- Written exercise
According to the Katabasis review, what are the two graduate students searching for in Hell?

* Start Selected excerpt *

Katabasis by R.F. Kuang

Review of Katabasis by R.F. Kuang


Katabasis by R.F. Kuang (2025). Published by HarperVoyager.

If you’re new here, and stumbled upon this blog through the mythical powers of the Internet, welcome! I know a lot of visitors to my website are people who randomly come upon this website through search engines like Google, but I also do have a lot of visitors who come back. Regardless: my name is Ashley, and I started this blog in order to keep track of everything I’m coming across in the world.

This blog post is interesting to me because lately, I’ve been struggling to get in my reading time. I was working for the longest time as a freelancer and contractor, but recently pivoted to an 8-5 job where I’m in an office. It’s not hybrid, so I’m always at home trying to put the puzzle pieces together of how I’ll get my reading done. I also continue working on this blog when I’m not at work, so the Instagram reels I’m fed about a 5-9 feel too real right now.

Anyways, I am trying to find that time to read here and there. Somehow I’m still on track for my Goodreads goal, even though I’ve been slowly giving up on the notion of reading goals in life. I think they can be a little too much pressure and takes the fun off of reading at the end of the day, and I want to read because I want to stay in touch with literature while also pursuing my side career as a writer.

If you’ve read my blog before, you may know already that I have a love-hate relationship with R.F. Kuang. I keep picking up her books despite this, which says something in itself, but usually when I read her books I get the sense that she’s such an extremely intelligent individual. Like she’s clearly someone who’s worked and lived within academia.

As someone who has also been in that world, but never been in the financial privilege to consider getting a PhD or ever attend an Ivy League, I get the indulgence. However, as a reader, I have some problems with her books that are particular to me, but I could see others agreeing (or disagreeing).

More on that later though, as this introduction is getting a little long. Let’s get into the review!


Two elite graduate students willingly dive into the depths of Hell to find their newly deceased advisor.

* End Selected excerpt *
* Start Data segment *

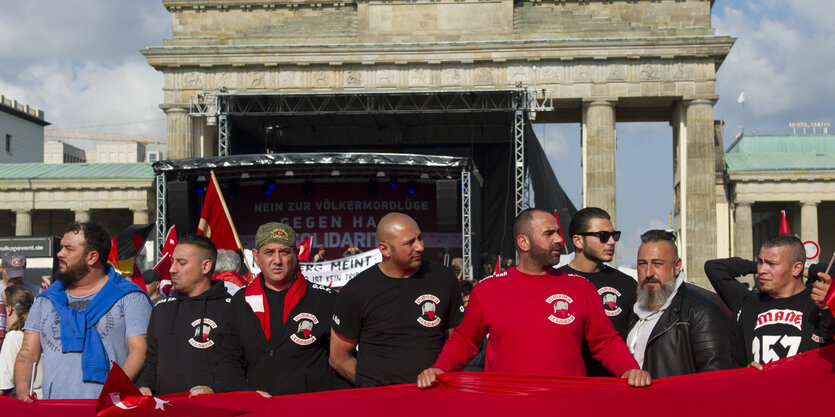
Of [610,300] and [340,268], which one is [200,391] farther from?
[340,268]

* End Data segment *

- Task result
They are searching for their newly deceased advisor.